Torres and Gebru apply the label "TESCREALists" to the technologists and funders advancing the AGI program, among them [Sam Altman](/people/sam-altman/) of [OpenAI](/organizations/openai/), [Elon Musk](/people/elon-musk/), the venture capitalist [Marc Andreessen](/people/marc-andreessen/), and the effective-altruism financier [Sam Bankman-Fried](/people/sam-bankman-fried/), alongside the movement's theorists Bostrom and Yudkowsky. The framework places the safety-focused and acceleration-focused wings of the AI industry, the [Anthropic](/organizations/anthropic/) and OpenAI founders on one side and the [effective accelerationists](/concepts/effective-accelerationism/) on the other, within the same ideological family despite their public disagreements over the pace of development.[^2][^4]

The acronym has been adopted by critics of the AI industry and contested by figures within the bundle, who reject the grouping as a conflation of distinct positions and the eugenics charge as guilt by association. The term circulates in the debate over AI governance as a shorthand for the worldview that critics say connects [Peter Thiel](/people/peter-thiel/)-funded AI-risk philanthropy, the Oxford and Bay Area longtermist institutions, and the frontier-AI companies.[^2][^7]
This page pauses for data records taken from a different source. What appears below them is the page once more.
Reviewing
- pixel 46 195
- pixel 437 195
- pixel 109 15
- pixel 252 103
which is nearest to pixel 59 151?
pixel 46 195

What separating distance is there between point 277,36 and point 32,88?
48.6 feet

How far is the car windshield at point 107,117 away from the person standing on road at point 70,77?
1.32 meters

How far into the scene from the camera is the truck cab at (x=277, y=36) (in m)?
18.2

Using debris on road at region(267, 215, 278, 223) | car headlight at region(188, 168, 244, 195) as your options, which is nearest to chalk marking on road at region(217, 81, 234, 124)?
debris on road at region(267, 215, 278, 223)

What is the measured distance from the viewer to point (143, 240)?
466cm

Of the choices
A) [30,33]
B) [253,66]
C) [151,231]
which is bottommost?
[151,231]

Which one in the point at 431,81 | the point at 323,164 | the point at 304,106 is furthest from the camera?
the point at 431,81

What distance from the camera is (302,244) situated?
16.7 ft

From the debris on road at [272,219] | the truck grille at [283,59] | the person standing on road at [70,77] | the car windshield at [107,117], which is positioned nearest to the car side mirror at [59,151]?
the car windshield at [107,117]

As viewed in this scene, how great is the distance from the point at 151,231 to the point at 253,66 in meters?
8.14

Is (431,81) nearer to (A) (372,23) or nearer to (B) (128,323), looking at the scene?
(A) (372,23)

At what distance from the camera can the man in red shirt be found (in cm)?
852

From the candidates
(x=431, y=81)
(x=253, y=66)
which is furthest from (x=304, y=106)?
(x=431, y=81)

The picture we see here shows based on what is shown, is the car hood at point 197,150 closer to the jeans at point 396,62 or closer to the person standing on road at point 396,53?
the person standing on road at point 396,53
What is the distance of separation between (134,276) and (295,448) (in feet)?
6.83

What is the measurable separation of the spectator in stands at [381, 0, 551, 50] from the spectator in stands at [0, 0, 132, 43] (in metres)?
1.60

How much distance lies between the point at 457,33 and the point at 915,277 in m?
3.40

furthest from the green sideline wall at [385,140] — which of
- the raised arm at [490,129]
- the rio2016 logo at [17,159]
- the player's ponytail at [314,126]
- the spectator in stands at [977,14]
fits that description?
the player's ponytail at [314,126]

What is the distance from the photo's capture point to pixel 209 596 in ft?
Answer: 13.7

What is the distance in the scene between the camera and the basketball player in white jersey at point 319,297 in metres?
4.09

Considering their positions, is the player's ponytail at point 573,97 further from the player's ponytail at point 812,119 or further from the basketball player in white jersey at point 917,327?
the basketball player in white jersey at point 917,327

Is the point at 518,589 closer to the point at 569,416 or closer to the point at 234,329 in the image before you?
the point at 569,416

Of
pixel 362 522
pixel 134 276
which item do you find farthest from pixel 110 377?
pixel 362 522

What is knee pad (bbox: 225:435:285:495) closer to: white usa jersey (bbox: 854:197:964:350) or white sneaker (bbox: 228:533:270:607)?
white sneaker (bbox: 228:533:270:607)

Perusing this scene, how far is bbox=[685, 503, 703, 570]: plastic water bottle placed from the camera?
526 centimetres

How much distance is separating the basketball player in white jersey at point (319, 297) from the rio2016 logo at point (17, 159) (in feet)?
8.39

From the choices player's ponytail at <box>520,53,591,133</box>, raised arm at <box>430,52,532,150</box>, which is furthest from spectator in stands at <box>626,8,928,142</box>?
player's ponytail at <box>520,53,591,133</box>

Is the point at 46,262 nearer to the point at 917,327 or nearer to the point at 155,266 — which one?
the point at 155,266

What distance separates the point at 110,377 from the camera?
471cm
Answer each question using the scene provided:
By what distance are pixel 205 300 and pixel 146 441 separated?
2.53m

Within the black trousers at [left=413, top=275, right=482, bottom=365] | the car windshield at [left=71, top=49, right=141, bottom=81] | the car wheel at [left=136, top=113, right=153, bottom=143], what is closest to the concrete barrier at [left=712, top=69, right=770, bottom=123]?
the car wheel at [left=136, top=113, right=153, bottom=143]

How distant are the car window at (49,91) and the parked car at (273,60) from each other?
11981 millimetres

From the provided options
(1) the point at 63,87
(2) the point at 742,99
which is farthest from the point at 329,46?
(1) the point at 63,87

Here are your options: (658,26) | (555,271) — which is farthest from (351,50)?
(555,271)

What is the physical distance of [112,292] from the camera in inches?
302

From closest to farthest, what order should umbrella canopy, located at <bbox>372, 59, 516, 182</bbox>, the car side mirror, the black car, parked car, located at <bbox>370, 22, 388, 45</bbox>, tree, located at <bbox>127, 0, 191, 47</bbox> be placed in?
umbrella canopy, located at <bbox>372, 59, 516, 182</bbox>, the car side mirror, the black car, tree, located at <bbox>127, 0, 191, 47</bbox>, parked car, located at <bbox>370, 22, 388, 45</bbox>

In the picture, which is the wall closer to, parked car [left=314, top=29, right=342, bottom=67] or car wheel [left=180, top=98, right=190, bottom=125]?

[^1]: Gebru, Timnit, and Émile P. Torres. "The TESCREAL bundle: Eugenics and the promise of utopia through artificial general intelligence." *First Monday* 29, no. 4, April 2024. https://firstmonday.org/ojs/index.php/fm/article/view/13636
[^2]: "The TESCREAL Bundle," Distributed AI Research Institute (DAIR) project page. https://dair-institute.org/projects/tescreal/
[^3]: Torres, Émile P. "The Acronym Behind Our Wildest AI Dreams and Nightmares," *Truthdig,* June 2023, on the components of the bundle. https://www.truthdig.com/articles/the-acronym-behind-our-wildest-ai-dreams-and-nightmares/
[^4]: "Research Paper Exposes Dark Echoes of Eugenics in Artificial Intelligence Pursuit," on the TESCREALists and the bundle's shared personnel. https://blackgoldencommunications.com/research-paper-exposes-dark-echoes-of-eugenics-in-artificial-intelligence-pursuit/
[^5]: "Prominent AI Philosopher and 'Father' of Longtermism Sent Very Racist Email to a 90s Philosophy Listserv," *Vice,* January 2023, on the Bostrom email. https://www.vice.com/en/article/prominent-ai-philosopher-and-father-of-longtermism-sent-very-racist-email-to-a-90s-philosophy-listserv/
[^6]: Bostrom, Nick. "Astronomical Waste: The Opportunity Cost of Delayed Technological Development." *Utilitas* 15, no. 3, 2003.
[^7]: "Why Silicon Valley's most powerful people are so obsessed with TESCREAL," contemporaneous press coverage of the term's reception and the disputes over it, 2023 to 2024.